Los primeros poemas que leí de Mónica Quintero, hace muchísimos años, hablaban de un “él” amado y perdido para siempre. Un tiempo después apareció su nombre: Eduardo, su padre asesinado cuando ella no había cumplido aún su segundo año de vida. Esta pérdida es el hilo conductor de gran parte del presente libro, y la constatación de las soledades que vinieron después.
Otros poemas exploran el lugar de la poeta en el mundo, en la intimidad de su cuarto, en su cama, con su gato, en la convivencia con el Otro, en el trabajo, mientras estudia y va a clases de baile, cuando amasa pan y hornea tortas. Es como si hiciera un inventario de los sentimientos y objetos que constituyen su cotidianidad.
La atmósfera que identifica el libro es una constante de soledad y desasosiego.

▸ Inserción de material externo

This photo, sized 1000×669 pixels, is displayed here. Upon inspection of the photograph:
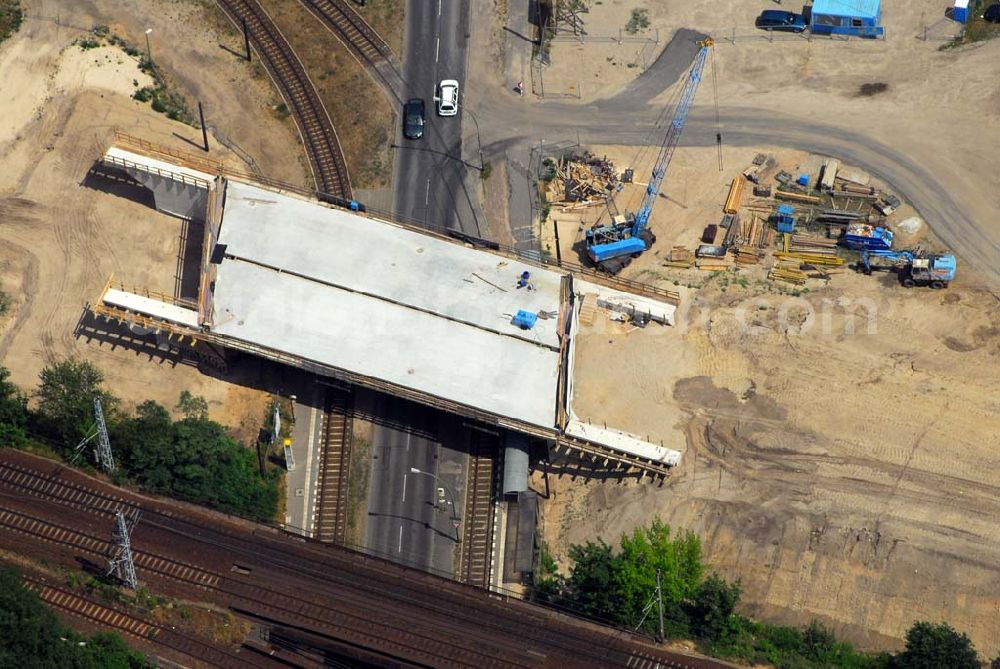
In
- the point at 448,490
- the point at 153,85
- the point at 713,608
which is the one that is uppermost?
the point at 153,85

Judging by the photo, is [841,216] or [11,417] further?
[841,216]

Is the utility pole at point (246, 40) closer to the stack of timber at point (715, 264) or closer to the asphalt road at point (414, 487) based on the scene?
the asphalt road at point (414, 487)

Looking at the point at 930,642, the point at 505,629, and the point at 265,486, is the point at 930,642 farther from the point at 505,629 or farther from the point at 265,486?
the point at 265,486

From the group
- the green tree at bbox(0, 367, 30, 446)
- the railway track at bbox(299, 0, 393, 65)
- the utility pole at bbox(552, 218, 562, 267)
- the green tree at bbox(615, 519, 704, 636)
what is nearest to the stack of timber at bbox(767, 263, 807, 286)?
the utility pole at bbox(552, 218, 562, 267)

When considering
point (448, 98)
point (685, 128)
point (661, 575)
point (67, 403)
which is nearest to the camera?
point (661, 575)

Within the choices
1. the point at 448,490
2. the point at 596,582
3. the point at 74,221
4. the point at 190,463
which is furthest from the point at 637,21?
the point at 190,463

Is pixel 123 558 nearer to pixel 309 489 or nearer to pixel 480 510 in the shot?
pixel 309 489

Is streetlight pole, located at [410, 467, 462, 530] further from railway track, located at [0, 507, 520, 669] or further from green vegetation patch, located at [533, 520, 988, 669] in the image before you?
green vegetation patch, located at [533, 520, 988, 669]

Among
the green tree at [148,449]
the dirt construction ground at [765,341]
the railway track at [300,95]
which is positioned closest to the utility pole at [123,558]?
the green tree at [148,449]
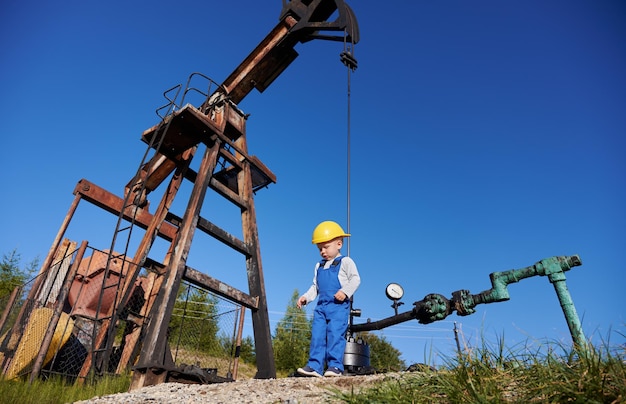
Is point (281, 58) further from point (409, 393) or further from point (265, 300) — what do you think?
point (409, 393)

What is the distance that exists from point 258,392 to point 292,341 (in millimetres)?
20390

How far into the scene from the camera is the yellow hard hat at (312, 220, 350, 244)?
4133 mm

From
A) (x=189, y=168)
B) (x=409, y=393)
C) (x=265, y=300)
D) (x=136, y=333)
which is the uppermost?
(x=189, y=168)

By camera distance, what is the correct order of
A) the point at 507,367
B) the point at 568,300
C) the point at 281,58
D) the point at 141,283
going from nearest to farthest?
the point at 507,367 → the point at 568,300 → the point at 281,58 → the point at 141,283

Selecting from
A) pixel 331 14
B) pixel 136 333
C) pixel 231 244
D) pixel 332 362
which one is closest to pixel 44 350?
pixel 136 333

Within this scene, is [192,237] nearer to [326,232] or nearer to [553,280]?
[326,232]

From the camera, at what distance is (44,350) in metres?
4.93

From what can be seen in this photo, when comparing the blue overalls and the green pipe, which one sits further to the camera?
the blue overalls

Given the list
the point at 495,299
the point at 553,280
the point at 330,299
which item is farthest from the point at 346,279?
the point at 553,280

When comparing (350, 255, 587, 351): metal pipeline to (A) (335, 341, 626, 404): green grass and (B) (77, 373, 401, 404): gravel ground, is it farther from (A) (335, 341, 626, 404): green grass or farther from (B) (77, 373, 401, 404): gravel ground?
(B) (77, 373, 401, 404): gravel ground

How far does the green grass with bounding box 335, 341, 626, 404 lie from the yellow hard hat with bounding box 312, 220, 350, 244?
1.85m

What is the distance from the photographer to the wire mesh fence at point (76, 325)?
5.07 metres

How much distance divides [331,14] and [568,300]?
645 centimetres

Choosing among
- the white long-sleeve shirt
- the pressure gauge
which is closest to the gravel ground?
the white long-sleeve shirt
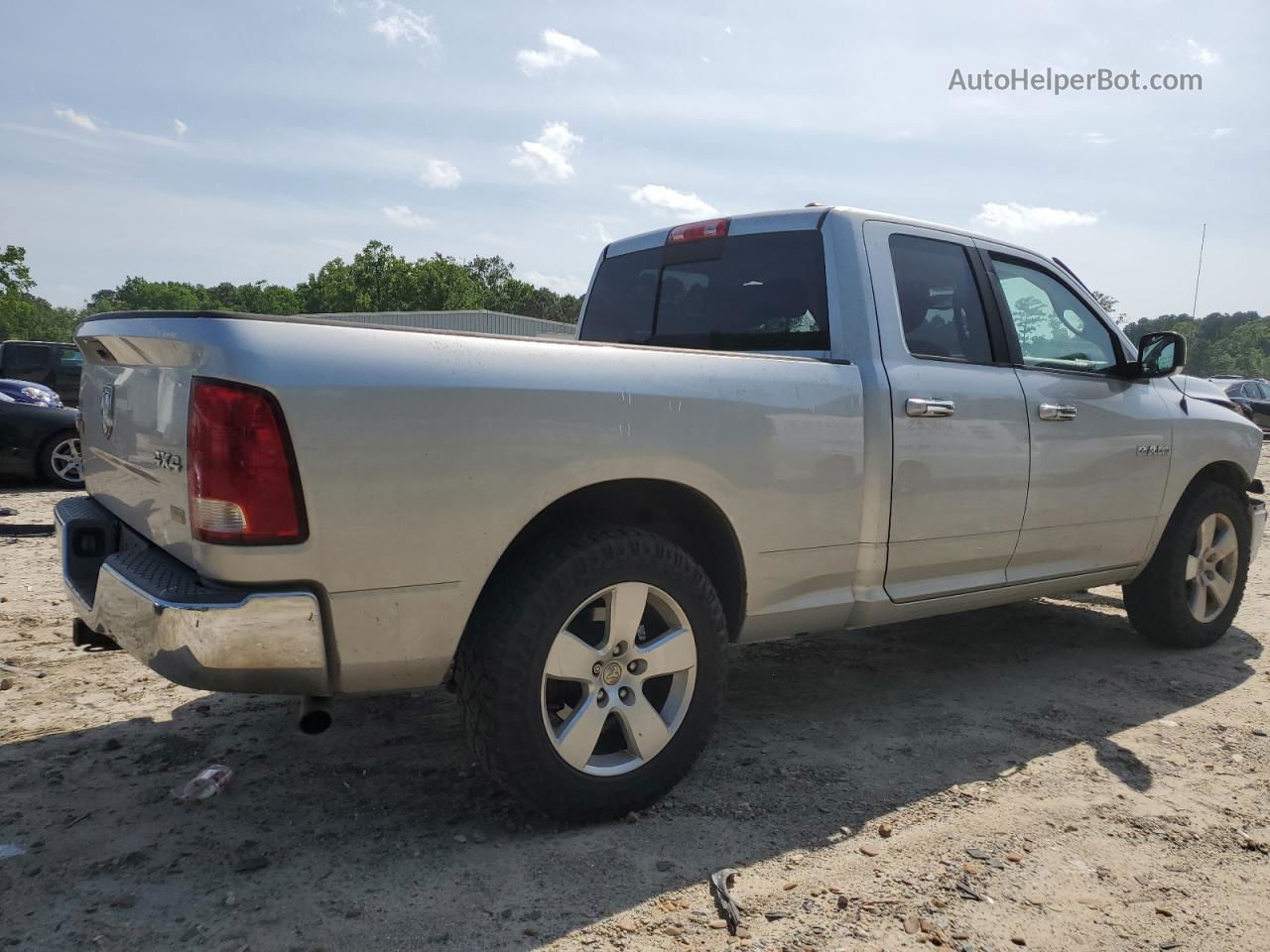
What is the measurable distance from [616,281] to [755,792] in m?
2.37

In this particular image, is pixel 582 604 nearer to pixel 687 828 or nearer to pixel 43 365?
pixel 687 828

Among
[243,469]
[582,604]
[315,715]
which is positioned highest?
[243,469]

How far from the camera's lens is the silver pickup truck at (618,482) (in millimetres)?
2316

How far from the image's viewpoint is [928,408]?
137 inches

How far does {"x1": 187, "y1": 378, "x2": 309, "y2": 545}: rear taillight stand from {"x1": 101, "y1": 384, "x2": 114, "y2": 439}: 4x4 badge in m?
0.81

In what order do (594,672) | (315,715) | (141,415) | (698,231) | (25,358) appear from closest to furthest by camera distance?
1. (315,715)
2. (141,415)
3. (594,672)
4. (698,231)
5. (25,358)

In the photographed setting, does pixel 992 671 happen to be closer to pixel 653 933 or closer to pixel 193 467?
pixel 653 933

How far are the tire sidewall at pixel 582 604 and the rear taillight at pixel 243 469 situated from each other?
0.70m

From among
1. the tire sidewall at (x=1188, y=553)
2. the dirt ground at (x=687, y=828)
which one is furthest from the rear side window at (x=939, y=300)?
the tire sidewall at (x=1188, y=553)

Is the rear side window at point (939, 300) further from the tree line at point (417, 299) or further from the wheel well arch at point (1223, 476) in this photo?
the tree line at point (417, 299)

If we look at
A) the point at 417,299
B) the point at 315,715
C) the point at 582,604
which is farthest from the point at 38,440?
the point at 417,299

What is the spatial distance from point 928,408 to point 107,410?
267 centimetres

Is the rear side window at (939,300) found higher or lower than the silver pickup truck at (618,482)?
higher

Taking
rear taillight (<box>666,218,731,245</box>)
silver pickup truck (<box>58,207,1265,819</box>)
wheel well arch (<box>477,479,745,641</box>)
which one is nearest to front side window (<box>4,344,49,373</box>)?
silver pickup truck (<box>58,207,1265,819</box>)
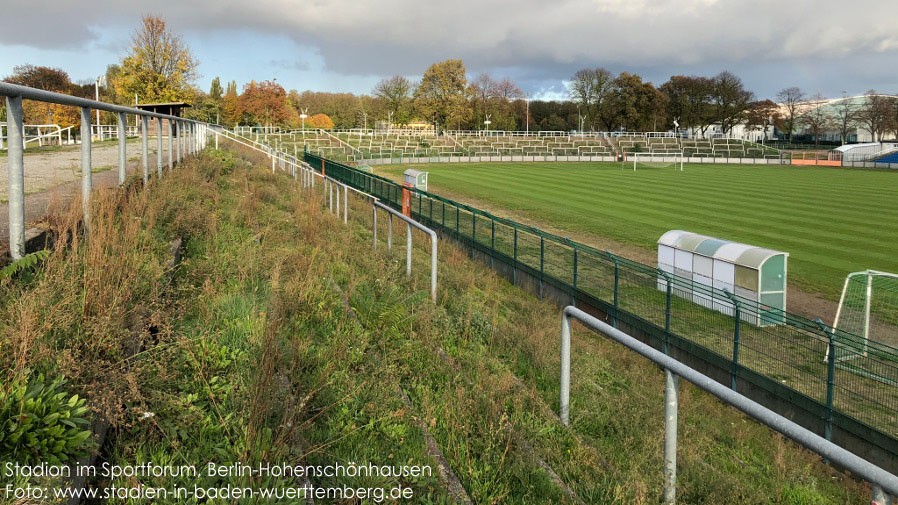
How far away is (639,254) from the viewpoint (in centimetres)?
1862

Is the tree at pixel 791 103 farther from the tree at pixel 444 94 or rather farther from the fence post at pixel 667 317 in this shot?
the fence post at pixel 667 317

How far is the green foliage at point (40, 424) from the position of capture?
2.66 metres

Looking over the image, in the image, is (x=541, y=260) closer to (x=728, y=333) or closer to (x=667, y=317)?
(x=667, y=317)

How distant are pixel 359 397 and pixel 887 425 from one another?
6.49 meters

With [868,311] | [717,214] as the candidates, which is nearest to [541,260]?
[868,311]

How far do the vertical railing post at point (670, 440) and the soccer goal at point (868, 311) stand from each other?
8224 millimetres

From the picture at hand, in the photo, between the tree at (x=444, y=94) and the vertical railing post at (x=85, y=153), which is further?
the tree at (x=444, y=94)

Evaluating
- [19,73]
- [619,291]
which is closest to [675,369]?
[619,291]

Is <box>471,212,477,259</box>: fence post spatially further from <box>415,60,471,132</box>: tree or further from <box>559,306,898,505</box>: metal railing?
<box>415,60,471,132</box>: tree

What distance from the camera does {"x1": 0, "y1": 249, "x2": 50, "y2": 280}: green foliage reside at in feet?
12.5

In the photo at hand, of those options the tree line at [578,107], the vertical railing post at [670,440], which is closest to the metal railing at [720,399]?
the vertical railing post at [670,440]

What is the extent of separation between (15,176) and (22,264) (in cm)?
74

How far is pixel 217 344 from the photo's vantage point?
436 cm

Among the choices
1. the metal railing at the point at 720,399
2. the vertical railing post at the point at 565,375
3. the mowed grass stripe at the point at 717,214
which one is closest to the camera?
the metal railing at the point at 720,399
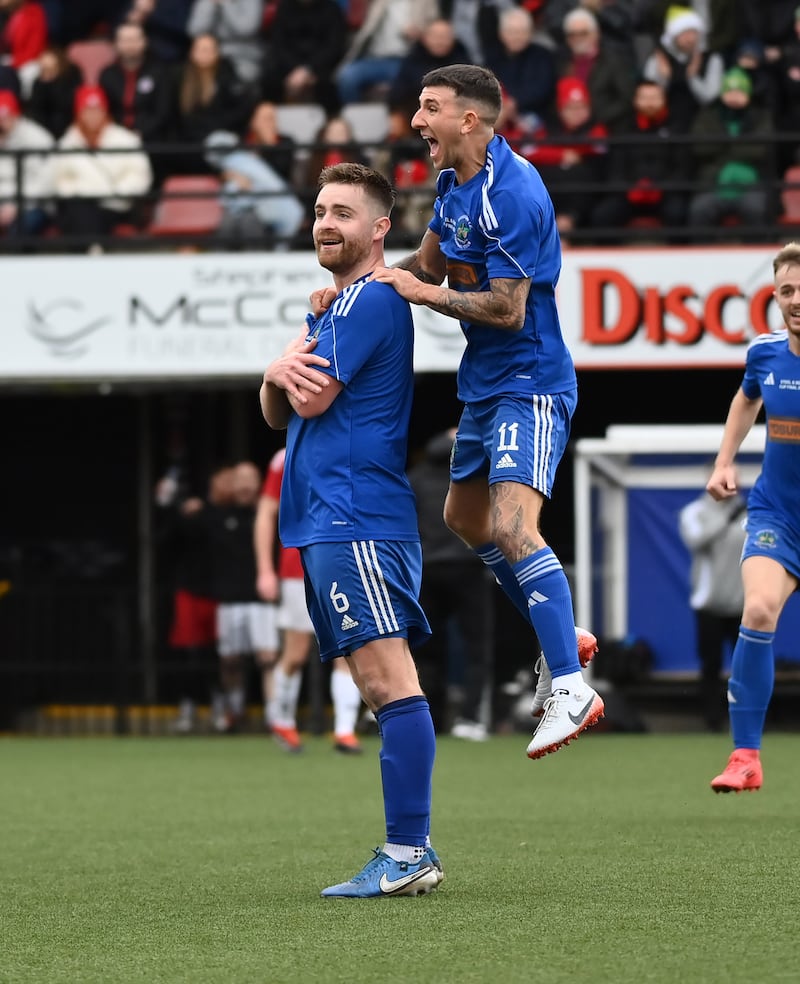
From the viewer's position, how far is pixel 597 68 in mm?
16734

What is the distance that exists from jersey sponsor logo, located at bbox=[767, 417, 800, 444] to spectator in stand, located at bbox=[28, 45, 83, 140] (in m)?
10.8

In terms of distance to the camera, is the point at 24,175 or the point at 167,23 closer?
the point at 24,175

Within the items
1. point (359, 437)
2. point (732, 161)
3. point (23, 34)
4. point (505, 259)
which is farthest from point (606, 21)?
point (359, 437)

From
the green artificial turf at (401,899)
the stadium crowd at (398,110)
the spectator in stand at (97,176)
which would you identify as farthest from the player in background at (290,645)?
the spectator in stand at (97,176)

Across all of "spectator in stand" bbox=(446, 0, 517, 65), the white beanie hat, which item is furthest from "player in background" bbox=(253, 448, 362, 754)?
the white beanie hat

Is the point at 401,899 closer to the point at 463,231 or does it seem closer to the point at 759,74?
the point at 463,231

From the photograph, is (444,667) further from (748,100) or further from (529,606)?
(529,606)

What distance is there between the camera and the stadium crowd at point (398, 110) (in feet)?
52.2

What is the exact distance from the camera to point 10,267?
16312mm

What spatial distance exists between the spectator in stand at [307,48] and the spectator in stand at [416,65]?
0.86m

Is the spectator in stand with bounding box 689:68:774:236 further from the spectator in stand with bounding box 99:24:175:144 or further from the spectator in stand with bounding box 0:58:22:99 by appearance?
the spectator in stand with bounding box 0:58:22:99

Hay poemas sobre el vacío que deja el amado cuando se va; otros en los que nombra el encierro, el desespero, la soledad, la enfermedad como riesgo inminente que aguarda afuera de la casa en tiempos de pandemia. Aquí la muerte toma una forma menos metafórica, más real, más externa.
Aparecen, también, textos sobre la ciudad como espacio amado y temido, sobre el español como la lengua en la que se hace poesía; otros que describen la realidad como un conjunto de objetos que nos dan la certidumbre que necesitamos para caminar por la vida. Son las múltiples voces de la poeta que ha construido un mundo propio.